VideoRAG

Videos contain large amounts of knowledge, but traditional RAG focuses on text. Directly feeding long videos into multimodal LLMs is expensive and often infeasible.

Build a video knowledge base

Input is a list of videos. The deck emphasizes that there is no fixed limit on individual video duration or number of videos.

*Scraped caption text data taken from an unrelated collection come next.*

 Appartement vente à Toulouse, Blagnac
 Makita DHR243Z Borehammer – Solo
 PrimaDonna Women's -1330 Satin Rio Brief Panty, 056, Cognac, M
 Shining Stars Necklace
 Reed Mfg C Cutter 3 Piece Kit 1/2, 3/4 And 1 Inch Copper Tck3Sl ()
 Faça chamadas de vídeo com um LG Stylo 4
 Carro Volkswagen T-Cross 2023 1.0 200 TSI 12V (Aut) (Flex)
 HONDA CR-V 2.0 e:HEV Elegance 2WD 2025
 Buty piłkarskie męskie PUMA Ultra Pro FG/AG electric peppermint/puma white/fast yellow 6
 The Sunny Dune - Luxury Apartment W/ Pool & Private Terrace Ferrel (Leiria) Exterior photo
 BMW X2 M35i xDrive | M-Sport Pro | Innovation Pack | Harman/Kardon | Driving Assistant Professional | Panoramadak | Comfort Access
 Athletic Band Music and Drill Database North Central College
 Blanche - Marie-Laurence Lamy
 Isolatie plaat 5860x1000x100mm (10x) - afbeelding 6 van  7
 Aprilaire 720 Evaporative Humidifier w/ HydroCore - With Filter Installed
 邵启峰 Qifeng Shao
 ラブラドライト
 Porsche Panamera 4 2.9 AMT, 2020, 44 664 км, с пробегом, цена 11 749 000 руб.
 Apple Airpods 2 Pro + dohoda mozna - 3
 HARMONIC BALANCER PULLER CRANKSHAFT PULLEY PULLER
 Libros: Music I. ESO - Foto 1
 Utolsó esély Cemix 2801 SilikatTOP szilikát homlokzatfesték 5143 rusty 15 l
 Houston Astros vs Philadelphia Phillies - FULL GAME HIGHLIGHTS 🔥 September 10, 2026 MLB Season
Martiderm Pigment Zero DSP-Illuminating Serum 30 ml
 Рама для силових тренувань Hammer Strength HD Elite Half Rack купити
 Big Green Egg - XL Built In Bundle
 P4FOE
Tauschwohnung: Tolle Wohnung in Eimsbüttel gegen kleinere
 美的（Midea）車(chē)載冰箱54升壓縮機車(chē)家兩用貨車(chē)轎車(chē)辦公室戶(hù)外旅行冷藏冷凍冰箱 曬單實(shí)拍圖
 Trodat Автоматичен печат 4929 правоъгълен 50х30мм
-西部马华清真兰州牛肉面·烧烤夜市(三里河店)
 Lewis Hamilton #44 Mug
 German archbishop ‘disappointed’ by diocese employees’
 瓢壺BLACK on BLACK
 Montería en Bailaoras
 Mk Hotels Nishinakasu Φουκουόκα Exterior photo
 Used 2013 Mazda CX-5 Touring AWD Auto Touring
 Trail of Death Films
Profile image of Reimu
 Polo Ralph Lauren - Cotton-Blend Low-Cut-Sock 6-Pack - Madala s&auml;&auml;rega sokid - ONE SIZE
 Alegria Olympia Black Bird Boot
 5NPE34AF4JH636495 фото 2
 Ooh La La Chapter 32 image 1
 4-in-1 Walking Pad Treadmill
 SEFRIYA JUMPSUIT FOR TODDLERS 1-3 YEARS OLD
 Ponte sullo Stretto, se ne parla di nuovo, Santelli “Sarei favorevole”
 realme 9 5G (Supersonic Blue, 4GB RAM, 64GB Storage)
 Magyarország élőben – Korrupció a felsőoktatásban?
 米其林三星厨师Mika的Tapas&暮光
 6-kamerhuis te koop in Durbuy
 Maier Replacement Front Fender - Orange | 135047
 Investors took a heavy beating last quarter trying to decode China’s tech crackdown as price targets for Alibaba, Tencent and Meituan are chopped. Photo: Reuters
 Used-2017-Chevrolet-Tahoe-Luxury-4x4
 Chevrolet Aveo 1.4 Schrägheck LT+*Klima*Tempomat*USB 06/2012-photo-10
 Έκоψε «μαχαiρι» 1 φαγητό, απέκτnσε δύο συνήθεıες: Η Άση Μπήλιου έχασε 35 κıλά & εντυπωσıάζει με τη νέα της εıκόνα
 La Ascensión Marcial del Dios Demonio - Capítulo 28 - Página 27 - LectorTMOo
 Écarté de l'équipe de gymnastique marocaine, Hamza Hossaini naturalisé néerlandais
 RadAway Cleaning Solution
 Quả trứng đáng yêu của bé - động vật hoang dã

Multimodal video knowledge indexing

For each video:

Split the video into sub-clips.
Use a VLM to extract visual knowledge from frames/clips.
Use ASR to transcribe audio.
For each sub-clip, produce:
- Visual description.
- Audio/text transcript.
- Textual knowledge chunk.
Construct a knowledge graph from extracted textual knowledge.
Link information across multiple videos through entity-relation mappings.
Encode multimodal embeddings separately for:
- Text chunks.
- Video clips.
Build a hybrid index containing:
- Multimodal embeddings.
- Knowledge graphs.

Multimodal retrieval

Given a query:

Perform query reformulation or keyword extraction.
Retrieve video clips using:
- Textual semantic matching.
- Visual retrieval.
- Graph-based clip retrieval.
Filter retrieved clips according to query relevance.
Use a VLM again to extract fine-grained, query-specific knowledge from the selected clips.

Response Generation

The system concatenates:

Query-specific video knowledge.
Retrieved query-relevant text chunks.

Then it feeds this evidence into an LLM to generate the final answer.